• Ren Gudino

4 Elements to Consider for Effective Internal Wayfinding Signage

Updated: Sep 1

Imagine walking into a hospital for an appointment and not knowing where to go. You’ve already driven thirty minutes, tracked down the appropriate parking lot, found a spot, and carefully kept track of your parking ticket–reminding yourself to get it validated so that you don’t end up paying for parking–trekked across the parking lot and into an elevator before you even reached the inside of a building. When in the elevator, you hope to end up on a floor where you can at least speak to a human person that can tell you where cardiology is located. You were originally there for a dermatologist but after all of this running around, you should get an EKG instead.


Here are 4 ways a building can improve internal signage and create a smoother wayfinding experience–part 1 of a series:


1. Legibility - don’t clutter text or signage. Before digging into the artistic details, it’s important to make sure your message is clearly stated, first. Think about the words you want to say: are you using too many words? Is the size of the text large enough to be read by anyone? Does the font convey the mood of your message and is also easy to read? When you add too many words on a single sign, making the font smaller just so you can fit your wordy thought in, you’ve lost clarity in your message. My advice: be concise. However, sometimes people try to solve this issue by splitting up the message onto multiple signs–this only leads to cluttered signage. Adding more signs to avoid concision and clarity only leads to visual clutter, confusion, and redundancy. Multiple signs are confusing and they’re difficult to read. Too many words to make a point only make the point more convoluted. (Do you see what we did there?)


2. Consistency - don’t mix things up. Iconography and imagery are there for a reason. Using imagery in your signage is inclusive, sends a message without needing any text, and often, does so faster and more effectively than text alone. After all, if most people thoroughly read signage, then maybe we wouldn’t have so many movies made out of books, right? However, even icons can muddy up your message if you aren’t consistent. Keep informational signage designed in a consistent format–this way people associate an icon and/or the shape of the text with “information.” Regulatory signs are also done this way. When you see a red circle with a line through it, you know that that means not to do something. If people are shown the red circle with a line to forbid entering through one door, what will happen when the next door has a yellow sign with black lettering, also stating, “Do not enter.” Chances are, your brain will see the colors and design of the sign, assume it says something about caution, as you push through the doors into a live surgery.

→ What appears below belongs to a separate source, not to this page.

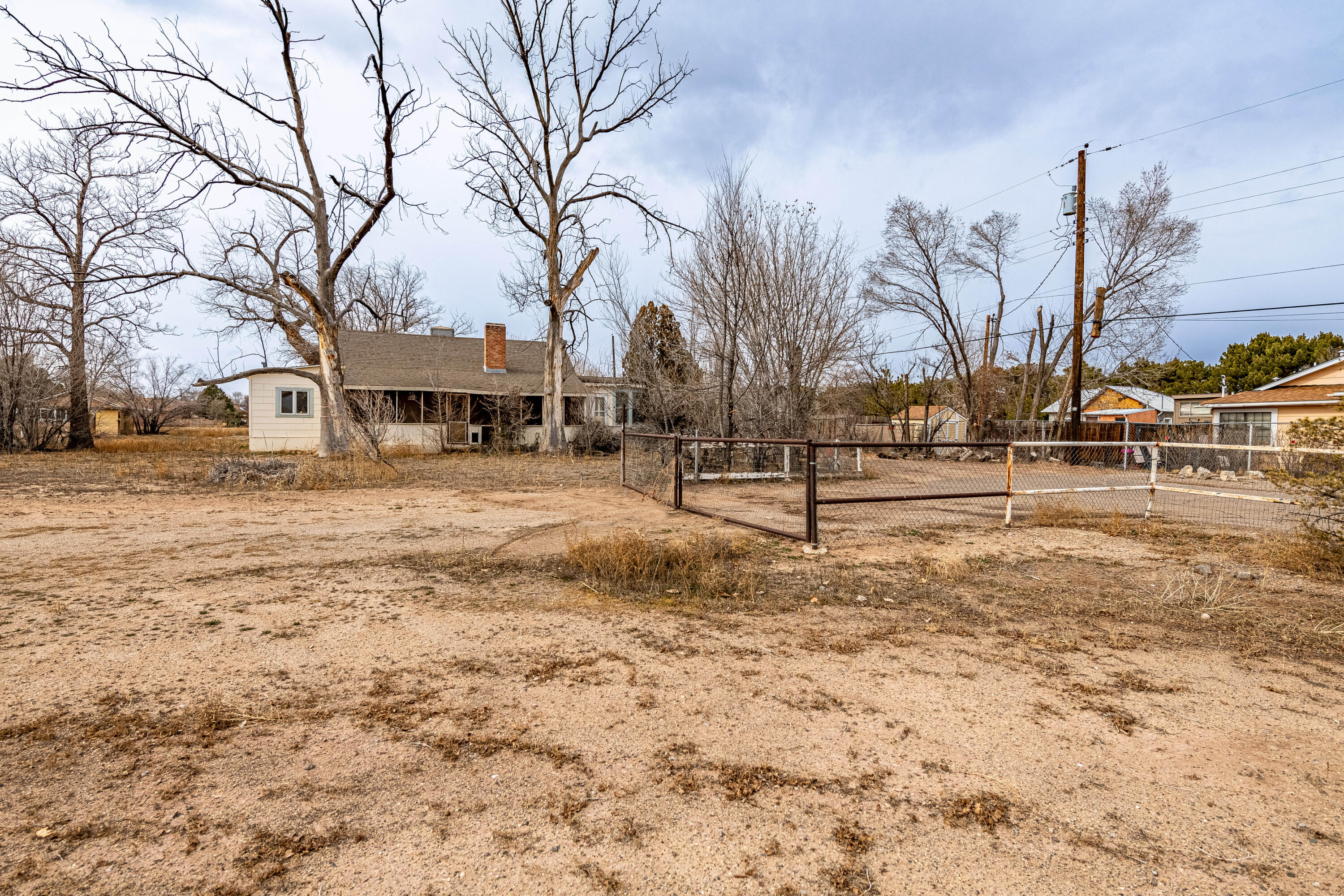 520 Sandia View Road, Los Ranchos, New Mexico image 46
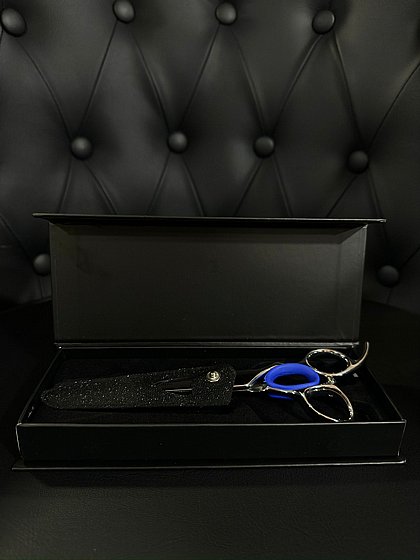 ������� �������� 7 ���� Monkey Professional Scissor P370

3. ADA compliance - While a part of this means specifications for how braille is placed onto permanent room signage, ADA compliance covers reflectivity, color contrast, font sizes, icon sizes, placement of internal signage–all those good things that make sure signage is accessible for the public and employees. Since these can vary based on individual state requirements and locations, ADA Compliance can be a whole topic on its own. So, we’ll save that for another time–but definitely worth mentioning to make sure your signage follows the regulations within the Americans with Disabilities Act.

4. Maintenance - Diligent and consistent upkeep and maintenance is something that tends to be overlooked but is so important that we’ve included it here as number four in the first part of this series. Sun exposure, weathering, differences in temperature, and sometimes even the hands of real live human people can wear away the legibility of a sign. This is an issue most seen in high schools across the nation: students picking or scratching letters off of a sign to alter its meaning, trying to change Mr. Berger to “Burger.” Not every nameplate needs to be replaced as soon as something happens to it, but consistent replacing of damaged outdoor signage, faded directional and informational signage–both indoors and outdoors, and missing indoor room-identifying signs should be a priority. Picking high-quality materials from the get-go limits when these replacements will happen. Scheduling and planning your replacements and maintenance will give you an allocated budget for wayfinding signage, meaning you won’t be able to make any excuses and you can say that you prioritize the accessibility and safety of your building and its surrounding environment.


If only these four factors are considered when planning a building’s wayfinding signage, you will have clear, concise, legible, and accessible signage. For most people, that’s all anyone ever really wants: signage that tells them clearly where they are and where to go.